Even with a CSA, one has to wonder, “isn’t there a larger picture to consider?” Regardless of “how close” a local farm may be, there is still the question of personal behavior that can have great demands on the environment to sustain itself. Unless there is personal accountability for people to walk, bike, or utilize clean public transportation to get their food, more developed societies like the one I live in may still turn to personal automobiles that run on non-renewable energies. I wonder what people are thinking when they get local, organic, and sustainable food like through a CSA program), but in unsustainable ways (i.e. driving a diesel-engine vehicle). Isn’t this a contradiction? A paradox, perhaps? How can someone consider themselves living in sustainable manners when there are parts to their lifestyle that doesn’t lead in that direction? In order for this contradiction to subside, individuals may need to consider alterations in lifestyle. In this particular example, it may mean living closer to a local farm, farmers’ market (distribution center), or being part of a community garden.
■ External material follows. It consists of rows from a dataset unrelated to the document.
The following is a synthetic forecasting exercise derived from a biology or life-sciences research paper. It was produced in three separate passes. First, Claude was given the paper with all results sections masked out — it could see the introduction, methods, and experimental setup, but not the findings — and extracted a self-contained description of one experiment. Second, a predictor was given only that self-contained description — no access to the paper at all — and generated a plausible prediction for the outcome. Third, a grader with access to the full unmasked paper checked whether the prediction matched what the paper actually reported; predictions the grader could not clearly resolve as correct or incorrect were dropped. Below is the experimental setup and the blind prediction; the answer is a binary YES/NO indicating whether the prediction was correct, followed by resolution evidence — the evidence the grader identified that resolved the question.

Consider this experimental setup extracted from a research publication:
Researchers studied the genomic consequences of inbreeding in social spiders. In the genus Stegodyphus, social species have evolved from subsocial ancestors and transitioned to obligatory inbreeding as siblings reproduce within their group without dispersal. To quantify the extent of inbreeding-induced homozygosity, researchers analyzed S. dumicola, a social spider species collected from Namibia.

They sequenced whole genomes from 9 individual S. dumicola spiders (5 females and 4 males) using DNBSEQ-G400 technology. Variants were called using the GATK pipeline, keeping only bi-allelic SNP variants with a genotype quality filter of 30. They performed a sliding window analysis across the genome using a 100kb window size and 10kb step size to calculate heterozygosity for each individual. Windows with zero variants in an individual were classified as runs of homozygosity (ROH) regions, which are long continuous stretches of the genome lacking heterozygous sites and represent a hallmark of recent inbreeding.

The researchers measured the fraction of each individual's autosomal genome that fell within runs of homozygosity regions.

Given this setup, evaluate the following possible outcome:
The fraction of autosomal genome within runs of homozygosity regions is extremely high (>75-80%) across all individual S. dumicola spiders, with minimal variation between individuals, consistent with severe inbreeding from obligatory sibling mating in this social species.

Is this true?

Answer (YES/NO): NO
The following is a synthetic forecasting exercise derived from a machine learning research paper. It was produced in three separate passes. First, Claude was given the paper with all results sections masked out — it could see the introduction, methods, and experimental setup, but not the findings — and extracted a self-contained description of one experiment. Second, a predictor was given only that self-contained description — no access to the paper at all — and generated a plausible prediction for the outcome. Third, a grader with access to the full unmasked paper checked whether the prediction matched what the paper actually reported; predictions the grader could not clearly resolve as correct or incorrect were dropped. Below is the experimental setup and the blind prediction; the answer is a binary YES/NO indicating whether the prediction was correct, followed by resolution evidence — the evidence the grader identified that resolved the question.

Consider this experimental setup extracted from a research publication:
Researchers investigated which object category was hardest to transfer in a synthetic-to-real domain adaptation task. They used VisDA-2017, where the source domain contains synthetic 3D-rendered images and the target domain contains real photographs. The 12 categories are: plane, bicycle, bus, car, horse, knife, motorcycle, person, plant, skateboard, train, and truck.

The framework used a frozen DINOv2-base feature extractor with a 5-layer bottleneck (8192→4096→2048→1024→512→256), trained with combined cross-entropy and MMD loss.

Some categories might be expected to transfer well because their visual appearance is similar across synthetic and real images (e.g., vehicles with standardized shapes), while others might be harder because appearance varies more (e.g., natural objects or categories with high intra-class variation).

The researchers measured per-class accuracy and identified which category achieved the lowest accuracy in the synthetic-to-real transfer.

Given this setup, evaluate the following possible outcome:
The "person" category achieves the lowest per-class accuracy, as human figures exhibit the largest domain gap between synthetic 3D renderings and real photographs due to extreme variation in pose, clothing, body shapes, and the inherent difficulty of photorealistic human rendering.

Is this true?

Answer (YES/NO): NO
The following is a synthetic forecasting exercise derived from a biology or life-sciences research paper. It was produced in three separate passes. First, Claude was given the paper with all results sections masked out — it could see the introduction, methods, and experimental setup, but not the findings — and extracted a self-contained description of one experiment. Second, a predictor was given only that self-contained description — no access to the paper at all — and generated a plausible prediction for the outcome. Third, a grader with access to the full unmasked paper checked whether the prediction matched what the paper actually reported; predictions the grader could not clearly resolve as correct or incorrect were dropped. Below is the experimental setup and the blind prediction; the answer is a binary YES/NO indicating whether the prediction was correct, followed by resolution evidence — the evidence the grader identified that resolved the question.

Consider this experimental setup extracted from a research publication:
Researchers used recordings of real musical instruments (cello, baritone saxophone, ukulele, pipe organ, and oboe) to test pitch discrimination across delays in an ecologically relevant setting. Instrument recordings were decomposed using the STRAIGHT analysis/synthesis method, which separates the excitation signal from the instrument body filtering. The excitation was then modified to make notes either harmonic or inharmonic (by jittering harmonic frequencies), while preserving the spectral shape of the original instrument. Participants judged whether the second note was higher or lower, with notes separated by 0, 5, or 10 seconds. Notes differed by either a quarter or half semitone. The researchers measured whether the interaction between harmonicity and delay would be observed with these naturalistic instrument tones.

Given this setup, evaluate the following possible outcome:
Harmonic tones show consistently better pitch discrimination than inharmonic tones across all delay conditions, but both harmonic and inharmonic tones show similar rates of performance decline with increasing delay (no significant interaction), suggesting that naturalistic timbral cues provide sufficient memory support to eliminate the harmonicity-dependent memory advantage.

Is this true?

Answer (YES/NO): NO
As noted in a New York Times Opinion piece back in August 2007, local food procurement may not be the most "environmentally-friendly" option. Writer James McWilliams finds that there is scientific research from New Zealand and Britain looking at the true environmental hazards of growing the same products but in different areas, and specifically, at the pounds of carbon dioxide per ton. These studies looked not only at food miles, but also calculated water and fertilizer use, farming methods, and means of transportation. In some cases, there was much less greenhouse gas emissions from transporting food from across the globe than getting it from a local source. McWilliams stresses the analysis of demographics, farming methods, and alternatives to food transportation.
Paul and Jackie, the individuals heading the “Garden of Eden”, remembered my name at the farmers’ market! I had introduced myself a few weeks back. I was absolutely enamored, and I may consider getting a box with a few housemates soon. Good thing I live on campus.
My bag ended up with the following:
A bag of blood oranges from Dinuba, CA.
One Haas avocado from El Segundo.
One quart of orange-pomegranate juice from north San Diego.
Three packs of strawberries from Memet, CA.